Estrogen and Neuronal Physiology, why am I sometimes irrational?

I came across this thought reawakening byway of a paper 'Acute effects of Estrogen on Neuronal Physiology' by Catherine S. Woolley, via the Department of Physiology at Northwestern University. This paper is largely the source of my researching all the facts they present in the paper and worth the read. As I am a woman, and thus invested, whom is also highly introspective, I can gauge my rationale disruptions literally around my estrus cycle, and as a thinker, I find it forever annoying that there is a clear variance sometimes in my ability for rational thought. SO, I decided to see what sort of information was available regarding this area and hormones effects on my oh so precious brain.



And oh what a fascinating journey it has become.

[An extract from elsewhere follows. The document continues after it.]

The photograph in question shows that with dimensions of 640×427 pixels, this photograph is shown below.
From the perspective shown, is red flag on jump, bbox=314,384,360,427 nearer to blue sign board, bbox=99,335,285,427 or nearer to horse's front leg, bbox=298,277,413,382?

I knew already that both the brain and ovaries produce estrogen, but have learned that the amazing temporary organ, the placenta, also produces estrogen as part of its function. Additionally, some types of estrogen in minute quantities are also produced in the liver, the adrenal glands, the breasts, and fat cells! Not only does estrogen, as well as testosterone, effect our sexual cycles and natures, along with androgens, but they do many other 'jobs' as well. Its effects spam mood, serotonin, breast cancer, promoting wound healing, and so on. But I digress... But, what of MY mind?




In the 1970's, Martin Kelly produced conclusions that estrogen has the power to effect the firing rate of hypothalamic neurons within a mere few minutes, years later studies and results have concluded that estrogen receptors exist in the hippocampus, that receptors can exist inside actual synapses (thus effecting memory and predisposed behavior), as well as has a significant effect on memory.

Oh boy, I don't think chamomile tea is going to be strong enough to prepare me for this one...

So yay, good news first, estrogens have been numerously associated to a better ability at memory retention, though these effects are short lived as with most things also counter studies exist, not to mention quite a bit of controversy over hormone replacement therapy for cognitive degenerate diseases. Interestingly, there has also been studies to show that estradiol synthesis might happen post synapses formation, and potentially effect neuronal networks surrounding it. Thus, with influxes, not only is new memory formation potentially modified (or different than sans estrogens influx) but also that other memory can be effected as well. From 'Estogens and memory in physiological and neuropathological conditions':

"Ovarian hormones can influence brain regions crucial to higher cognitive functions, such as learning and memory, acting at structural, cellular and functional levels, and modulating neurotransmitter systems. Among the main effects of estrogens, the protective role that they may play against the deterioration of cognitive functions occuring with normal aging is of essential importance. In fact, during the last century, there has been a 30 years increase in female life expectancy ... Therefor, women are now spending a greater fraction of their lives in a hypoestrogenic state. Although many cognitive functions seem to be unaffected by normal aging, age-related impairments are particularly evident in tasks involving working memory (WM), whose deficits are a recognized feature of Alzheimer's disease (AD). Many studies conducted over the past two decades showed that the female gonadal hormone estradiol can influence performance of learning and memory tasks, both in animal and humans. There is a great deal of evidence, mostly from animal models, that estrogens can facilitate or enhance performance on WM tasks; therefore, it is very important to clarify their role on this type of memory."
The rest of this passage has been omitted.